245 00:35:26.700 ⇒ 00:35:27.500 Vimarsh Patel: Yeah, I know.
246 00:35:27.500 ⇒ 00:35:32.580 Samuel Roberts: But yeah, I mean, so look forward to hearing one way or another, hopefully relatively soon, and then…
247 00:35:32.580 ⇒ 00:35:33.330 Vimarsh Patel: So the second round.
248 00:35:33.330 ⇒ 00:35:34.569 Samuel Roberts: My next one. Yeah.
249 00:35:34.570 ⇒ 00:35:38.090 Vimarsh Patel: Will it be, like, a live coding, or, like, just a discussion like this?
250 00:35:38.090 ⇒ 00:35:41.780 Samuel Roberts: A session like this, but more technical. So this one is a little more, you know.
251 00:35:41.780 ⇒ 00:35:42.240 Vimarsh Patel: Yeah. I talked.
252 00:35:42.240 ⇒ 00:35:44.980 Samuel Roberts: a little more general and a little more culture-fit stuff, and then…
253 00:35:44.980 ⇒ 00:35:45.340 Vimarsh Patel: Mix it.
254 00:35:45.340 ⇒ 00:35:49.700 Samuel Roberts: That one, the engineer will dive in a little more about Okay.
255 00:35:49.700 ⇒ 00:35:51.249 Vimarsh Patel: Perfect. No, no, yeah, got it, got it.
256 00:35:51.470 ⇒ 00:35:53.560 Samuel Roberts: But not, yeah, don’t worry about coding live, then.
257 00:35:53.560 ⇒ 00:35:53.900 Vimarsh Patel: Okay.
258 00:35:53.900 ⇒ 00:35:54.640 Samuel Roberts: And the.
259 00:35:54.640 ⇒ 00:35:56.469 Vimarsh Patel: I just want to be prepared.
260 00:35:56.470 ⇒ 00:36:02.219 Samuel Roberts: I completely understand. And then the other one, like I said, it will talk about the code, but it won’t be live coding. You’ll have already.
261 00:36:02.220 ⇒ 00:36:02.590 Vimarsh Patel: I don’t.
262 00:36:02.590 ⇒ 00:36:03.360 Samuel Roberts: So, okay.
263 00:36:03.360 ⇒ 00:36:04.190 Vimarsh Patel: Got it, makes sense.

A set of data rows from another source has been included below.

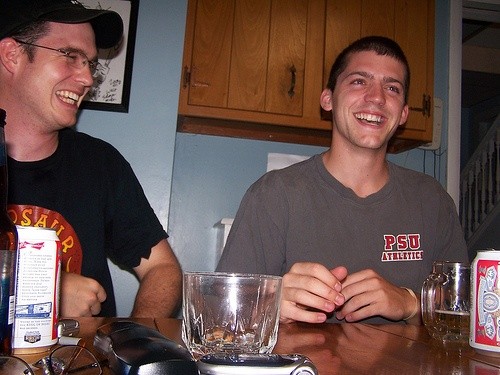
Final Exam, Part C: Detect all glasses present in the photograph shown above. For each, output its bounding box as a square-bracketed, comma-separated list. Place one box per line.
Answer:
[12, 36, 103, 79]
[1, 339, 110, 375]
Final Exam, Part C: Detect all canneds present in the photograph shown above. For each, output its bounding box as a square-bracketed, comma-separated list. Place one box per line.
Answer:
[8, 224, 61, 355]
[468, 249, 500, 359]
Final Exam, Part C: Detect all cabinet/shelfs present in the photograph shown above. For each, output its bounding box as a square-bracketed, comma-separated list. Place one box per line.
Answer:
[176, 0, 437, 154]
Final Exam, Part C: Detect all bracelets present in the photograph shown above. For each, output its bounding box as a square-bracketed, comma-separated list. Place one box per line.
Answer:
[399, 286, 418, 321]
[406, 325, 417, 348]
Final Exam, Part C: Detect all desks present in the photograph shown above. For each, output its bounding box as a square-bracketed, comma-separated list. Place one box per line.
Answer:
[0, 315, 500, 375]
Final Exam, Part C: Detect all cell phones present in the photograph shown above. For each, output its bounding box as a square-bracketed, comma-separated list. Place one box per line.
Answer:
[56, 318, 80, 337]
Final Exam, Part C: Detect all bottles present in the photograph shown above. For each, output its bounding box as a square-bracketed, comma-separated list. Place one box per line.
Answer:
[0, 109, 21, 367]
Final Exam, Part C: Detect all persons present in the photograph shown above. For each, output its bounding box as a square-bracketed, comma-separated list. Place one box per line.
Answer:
[270, 324, 420, 375]
[206, 36, 471, 324]
[0, 0, 186, 320]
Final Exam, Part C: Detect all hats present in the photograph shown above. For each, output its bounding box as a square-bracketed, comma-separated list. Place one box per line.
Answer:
[0, 1, 124, 48]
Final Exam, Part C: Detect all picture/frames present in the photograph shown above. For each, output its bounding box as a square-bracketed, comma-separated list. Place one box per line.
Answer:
[76, 0, 140, 113]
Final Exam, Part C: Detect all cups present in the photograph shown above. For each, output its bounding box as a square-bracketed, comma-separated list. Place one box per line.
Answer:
[181, 271, 283, 360]
[420, 259, 471, 345]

264 00:36:04.190 ⇒ 00:36:04.570 Samuel Roberts: Alright, great.
265 00:36:04.570 ⇒ 00:36:07.390 Vimarsh Patel: That sounds wonderful. Yeah, I’m hoping to hear from you.
266 00:36:07.390 ⇒ 00:36:10.329 Samuel Roberts: Yeah, thank you. Hopefully you’ll hear from us very soon. Alright, thank you so much.
267 00:36:10.330 ⇒ 00:36:11.940 Vimarsh Patel: Thank you. Thank you so much, have a great day.
268 00:36:12.330 ⇒ 00:36:13.390 Samuel Roberts: You too. Bye-bye.